There are at least three sources of the troublesome relationship between Communist Parties and parliamentary democracies.
First, to the extent that these parties were in the Third International or, after its dissolution, retained close ties to Moscow, they could often function more as extensions of Soviet foreign policy than domestic political parties. See, for example, the rapid changes in the CPUSA’s position on American participation in an (impending then actual) European war in August 1939, and then again in June 1941.
Second, to the extent that these parties followed the principle of “democratic centralism,” they tended to lack internal democracy as most other democratic political parties would understand it.
And finally, as Geoffrey Kruse-Stafford notes, to the extent that these parties disdained the practice of bourgeois democracy in principle, they often disdained it in practice.
But even then, there are exceptions. For example, the Italian Communist Party distanced itself from Moscow in the late 1960s and early 1970s and pioneered what became known as “Eurocommunism.” Although I’m far from an expert on the subject, my sense is that the Eurocommunist-aligned parties of the ’70s and ’80s (e.g. the Italian and Spanish Communist Parties) were (and in some cases are) more “normal” participants in their countries’ democratic systems.
A central question here, too, is what composes a democracy. Is economic equality, as far as it is possible, more or less “of the people” than a voting republic? Especially if that republic restricts access to voting either through controlling who can vote or through the extent that a democracy is controlled by those with money.
It’s an interesting question, at any rate. As someone born at the very end of the Cold War, I guess I have never found Communists as threatening as prior generations of Americans, but then I realized a while ago that I also did not take them as seriously as I might.
Right. As Marable, I think, probably argues, in a ‘democracy’ that rests on both formal and informal mechanisms for excluding large numbers of people from the franchise, economic democracy is going to seem a great deal more appealing than ‘pure’ political democracy. i think generally economic democracy is taken to mean a more egalitarian distribution of wealth and a strong voice for the collective in deciding on how public resources should be used–although no doubt there are classic definitions of the thing.
but the CPUSA has its own long and very interesting history. the question of how ‘serious’ the threat of communism was in the US proper is…well, difficult to answer in a clear, concise, and non-partisan way.
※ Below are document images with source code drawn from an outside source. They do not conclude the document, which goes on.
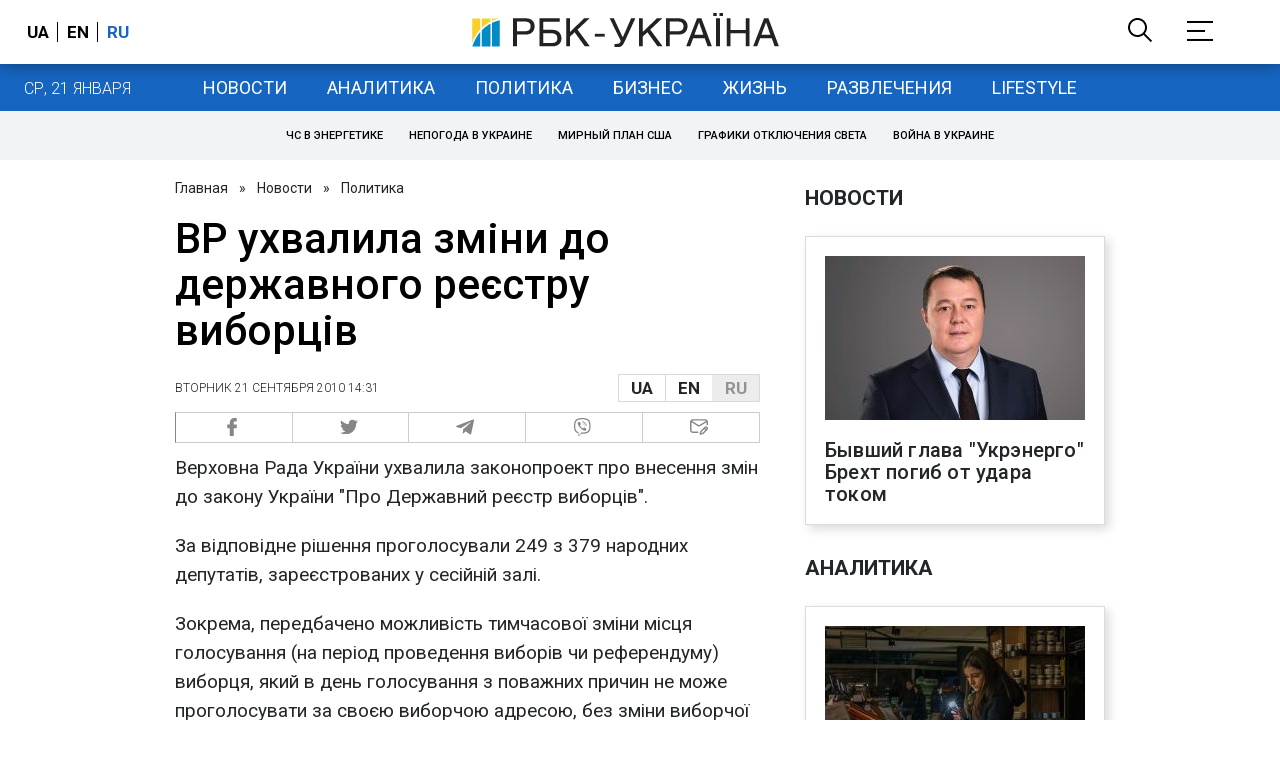

--- FILE ---
content_type: application/javascript; charset=utf-8
request_url: https://fundingchoicesmessages.google.com/f/AGSKWxWBUXlqvRW-vCEbSjy97oO6Jek5WDkkrKd5SU4mRUOvvhHAP-eEigCazLb3-sKhFVOCYBGCg1vHEfE6JDQ-7QEn83tPmVoVmP3wt1hlrlOZUCV6jrK4kYHOIUH9JuRwj8POgVke-xONnDMvQAnTxHfbdIYifyzRL8ehbTm0zSZq54o3krGryoHvUQ==/_/requestmyspacead./square-ad./ads.bmp?-160-600./CoastMarketplaceAdCategoriesRealEstateForSaleOrRent?
body_size: -1292
content:
window['2c954896-37e8-46a7-b45f-065c1ee05d83'] = true;

--- FILE ---
content_type: application/javascript; charset=utf-8
request_url: https://fundingchoicesmessages.google.com/f/AGSKWxXtT2t7L8LbKO-6tmqIV4keDyze3C20n671W0WxJcs4lHMkWCZXAa3U3fMjdU2MvSrH-diwwMeIhPtaT83njcQ0Q1rbKcDnt976Sj-LsVvluu2X35we7t8xkhB0UsU7_rU-9F8=?fccs=W251bGwsbnVsbCxudWxsLG51bGwsbnVsbCxudWxsLFsxNzY5MDE1NDY0LDI2NTAwMDAwMF0sbnVsbCxudWxsLG51bGwsW251bGwsWzddXSwiaHR0cHM6Ly93d3cucmJjLnVhL3Vrci9uZXdzL3ZyLXByaW55YWxhLWl6bWVuZW5peWEtdi1nb3N1ZGFyc3R2ZW5ueXktcmVlc3RyLWl6YmlyYXRlbGV5LTIxMDkyMDEwMTQzMTAwIixudWxsLFtbOCwiOW9FQlItNW1xcW8iXSxbOSwiZW4tVVMiXSxbMTksIjIiXSxbMTcsIlswXSJdLFsyNCwiIl0sWzI5LCJmYWxzZSJdXV0
body_size: -232
content:
if (typeof __googlefc.fcKernelManager.run === 'function') {"use strict";this.default_ContributorServingResponseClientJs=this.default_ContributorServingResponseClientJs||{};(function(_){var window=this;
try{
var QH=function(a){this.A=_.t(a)};_.u(QH,_.J);var RH=_.ed(QH);var SH=function(a,b,c){this.B=a;this.params=b;this.j=c;this.l=_.F(this.params,4);this.o=new _.dh(this.B.document,_.O(this.params,3),new _.Qg(_.Qk(this.j)))};SH.prototype.run=function(){if(_.P(this.params,10)){var a=this.o;var b=_.eh(a);b=_.Od(b,4);_.ih(a,b)}a=_.Rk(this.j)?_.be(_.Rk(this.j)):new _.de;_.ee(a,9);_.F(a,4)!==1&&_.G(a,4,this.l===2||this.l===3?1:2);_.Fg(this.params,5)&&(b=_.O(this.params,5),_.hg(a,6,b));return a};var TH=function(){};TH.prototype.run=function(a,b){var c,d;return _.v(function(e){c=RH(b);d=(new SH(a,c,_.A(c,_.Pk,2))).run();return e.return({ia:_.L(d)})})};_.Tk(8,new TH);
}catch(e){_._DumpException(e)}
}).call(this,this.default_ContributorServingResponseClientJs);
// Google Inc.

//# sourceURL=/_/mss/boq-content-ads-contributor/_/js/k=boq-content-ads-contributor.ContributorServingResponseClientJs.en_US.9oEBR-5mqqo.es5.O/d=1/exm=kernel_loader,loader_js_executable/ed=1/rs=AJlcJMwtVrnwsvCgvFVyuqXAo8GMo9641A/m=web_iab_tcf_v2_signal_executable
__googlefc.fcKernelManager.run('\x5b\x5b\x5b8,\x22\x5bnull,\x5b\x5bnull,null,null,\\\x22https:\/\/fundingchoicesmessages.google.com\/f\/AGSKWxWrnCs5BKOqQxSPvnDslxnQZBIKCWDfcdFXf9KNhswNW_lGgbVWHBJ7xejw_9QK5pbXgq7RrZ7d2BrL4YhZVRPSRWeENvgX_rDZ-ulitQmE1LdQXVpsyiujcAq4GyY7eDtU74Q\\\\u003d\\\x22\x5d,null,null,\x5bnull,null,null,\\\x22https:\/\/fundingchoicesmessages.google.com\/el\/AGSKWxVokY2Yvl7HGXVMBR0hPMm4fdysmqY1_JWTkcYV8D4_1D6i-seYWF9_Gf0RKYNGBEPPIwhCO4Iq8PN4GA_QAqQas-QgWAtCrn6HkQkTSb6zCNxQvEOQOvG0dBWMVG-KzSs_m3k\\\\u003d\\\x22\x5d,null,\x5bnull,\x5b7\x5d\x5d\x5d,\\\x22rbc.ua\\\x22,1,\\\x22en\\\x22,null,null,null,null,1\x5d\x22\x5d\x5d,\x5bnull,null,null,\x22https:\/\/fundingchoicesmessages.google.com\/f\/AGSKWxVBIdN0qj6MvetB-GKdDlsAKuqnCxTlHLY_NQfdrkRW2_pm-1qk46qcAkcM_sZqvRiugFiSDGC1fs7mnARL91Y3XD3ahVpJYVFfW4FbhxLYNsM1KS4njJQRt_0r4UsXrQU2mCs\\u003d\x22\x5d\x5d');}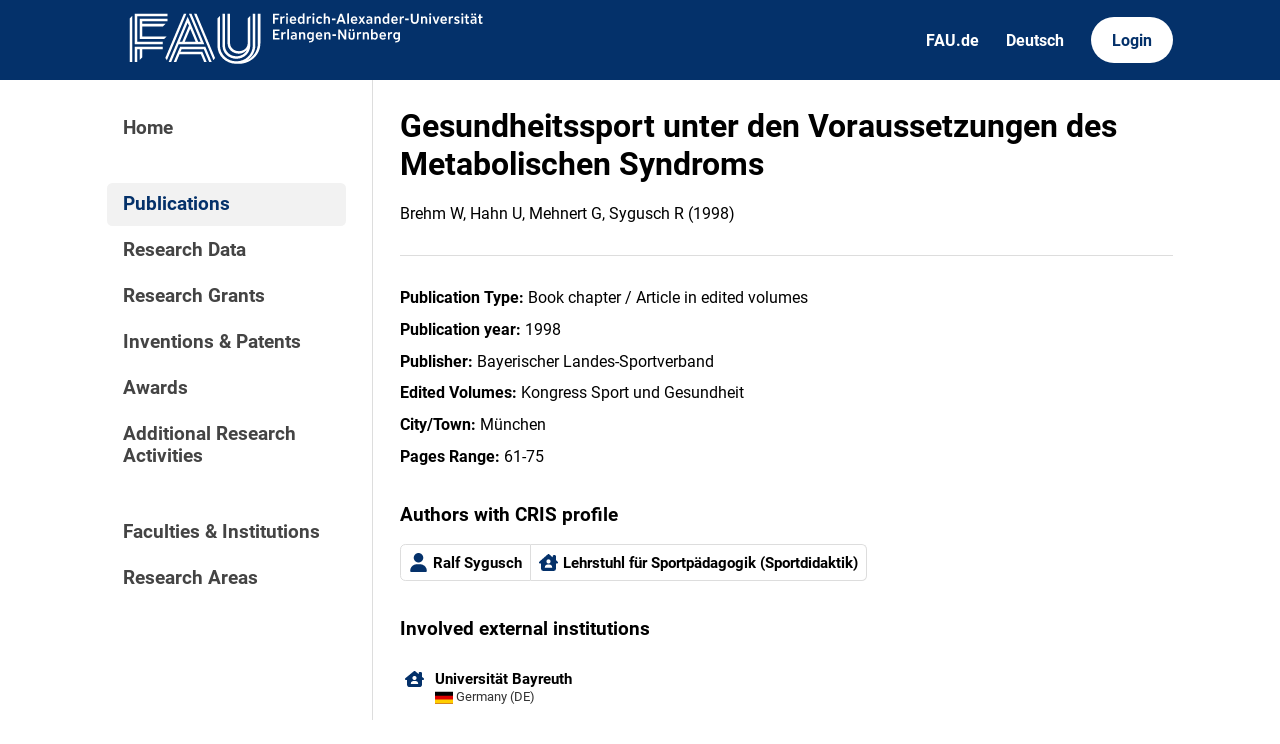

--- FILE ---
content_type: text/html; charset=utf-8
request_url: https://cris.fau.de/publications/109000584/
body_size: 2664
content:






<!DOCTYPE html>
<html lang="en">

<head>
  <meta charset="UTF-8">
  <meta http-equiv="X-UA-Compatible" content="IE=edge">
  <meta name="viewport" content="width=device-width, initial-scale=1.0">

  <title>
Gesundheitssport unter den Voraussetzungen des Metabolischen Syndroms - FAU CRIS
</title>

  <link rel="shortcut icon" type="image/svg" href="/static/img/cris-logo-onblue.svg"/>

  <link rel="stylesheet" href="/static/css/_global.css">
  <link rel="stylesheet" href="/static/css/_layout.css">
  <link rel="stylesheet" href="/static/css/slider.css">
  
</head>

<body>
  <div id="header">
    <div class="content">
      <a href="/"><img id="fau-logo" src="/static/img/FAU_Kernmarke.svg" alt="FAU-Logo"> </a>
      <div class="links">
        <a href="https://fau.de" class="secondary">FAU.de</a>
        



<a class="secondary" href='#' onclick="document.getElementById('language_form').submit()">Deutsch</a>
Many eons ago when I was studying political science, I read about democratization and democratic theory (in a seminar taught by Allen Weinstein, speaking of CPUSA). The literature was pretty much unanimous that democracy is defined by the suffrage (universal) and, most important, the prospect that in an election one set of bums can be thrown out and replaced by another. That’s it. It’s a functional, instrumental definition; rudimentary even. That is probably its main appeal; eschewing qualitative criteria means not having to fight over which to include. Whether that means such criteria have no place, I’m not sure. But I would agree that they are not essential.